Excerpts from a spatial dataset
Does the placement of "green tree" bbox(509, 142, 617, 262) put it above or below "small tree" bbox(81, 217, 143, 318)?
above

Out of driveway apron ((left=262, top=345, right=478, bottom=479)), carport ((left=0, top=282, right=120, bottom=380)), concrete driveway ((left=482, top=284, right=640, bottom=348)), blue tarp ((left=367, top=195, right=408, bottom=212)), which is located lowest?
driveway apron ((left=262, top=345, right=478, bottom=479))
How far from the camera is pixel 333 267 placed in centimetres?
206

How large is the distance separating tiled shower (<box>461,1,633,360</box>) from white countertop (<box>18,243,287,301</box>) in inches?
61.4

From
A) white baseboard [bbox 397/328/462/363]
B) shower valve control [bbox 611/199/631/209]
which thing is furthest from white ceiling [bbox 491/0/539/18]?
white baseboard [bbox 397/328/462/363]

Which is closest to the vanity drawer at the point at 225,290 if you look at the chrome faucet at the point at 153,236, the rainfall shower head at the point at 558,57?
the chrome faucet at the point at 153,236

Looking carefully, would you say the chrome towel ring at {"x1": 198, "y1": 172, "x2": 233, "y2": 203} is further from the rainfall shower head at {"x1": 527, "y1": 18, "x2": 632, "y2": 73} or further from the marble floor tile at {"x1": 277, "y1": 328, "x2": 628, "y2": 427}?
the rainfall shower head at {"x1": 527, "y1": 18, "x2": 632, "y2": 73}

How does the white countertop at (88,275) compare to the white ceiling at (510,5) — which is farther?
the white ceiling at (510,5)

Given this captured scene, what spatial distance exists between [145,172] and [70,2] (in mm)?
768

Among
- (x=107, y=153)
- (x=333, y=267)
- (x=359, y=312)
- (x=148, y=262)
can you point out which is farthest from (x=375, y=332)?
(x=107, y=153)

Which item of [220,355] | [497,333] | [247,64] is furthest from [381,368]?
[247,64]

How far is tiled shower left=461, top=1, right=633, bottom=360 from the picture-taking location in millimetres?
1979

• Exercise task: Output the listing above word for word.

• Finished exercise:
Does the placement of "green tree" bbox(509, 142, 617, 262) put it above or below "small tree" bbox(81, 217, 143, 318)?
above

Out of driveway apron ((left=262, top=345, right=478, bottom=479)), carport ((left=0, top=282, right=120, bottom=380)), concrete driveway ((left=482, top=284, right=640, bottom=348)), blue tarp ((left=367, top=195, right=408, bottom=212)), which is located lowest?
driveway apron ((left=262, top=345, right=478, bottom=479))
How far from the camera is pixel 333 267 placed in centimetres?
206

How large is the distance separating tiled shower (<box>461,1,633,360</box>) from white countertop (<box>18,243,287,301</box>) in inches?
61.4

From
A) white baseboard [bbox 397/328/462/363]
B) shower valve control [bbox 611/199/631/209]
which thing is furthest from white ceiling [bbox 491/0/539/18]?
white baseboard [bbox 397/328/462/363]

Which is closest to the vanity drawer at the point at 225,290 if you look at the chrome faucet at the point at 153,236, the rainfall shower head at the point at 558,57?
the chrome faucet at the point at 153,236

Looking carefully, would you say the chrome towel ring at {"x1": 198, "y1": 172, "x2": 233, "y2": 203} is further from the rainfall shower head at {"x1": 527, "y1": 18, "x2": 632, "y2": 73} or further from the marble floor tile at {"x1": 277, "y1": 328, "x2": 628, "y2": 427}?
the rainfall shower head at {"x1": 527, "y1": 18, "x2": 632, "y2": 73}

How does the white countertop at (88,275) compare to the white ceiling at (510,5) — which is farther?
the white ceiling at (510,5)

Given this captured scene, what spatial distance exists between [145,172] and [70,2] (in mm)?
768

Among
- (x=107, y=153)
- (x=333, y=267)
- (x=359, y=312)
- (x=148, y=262)
can you point out which is farthest from (x=375, y=332)?
(x=107, y=153)

Which item of [220,355] | [497,333] | [247,64] is furthest from [381,368]?
[247,64]

How far is tiled shower left=461, top=1, right=633, bottom=360 from the picture-taking location in millimetres?
1979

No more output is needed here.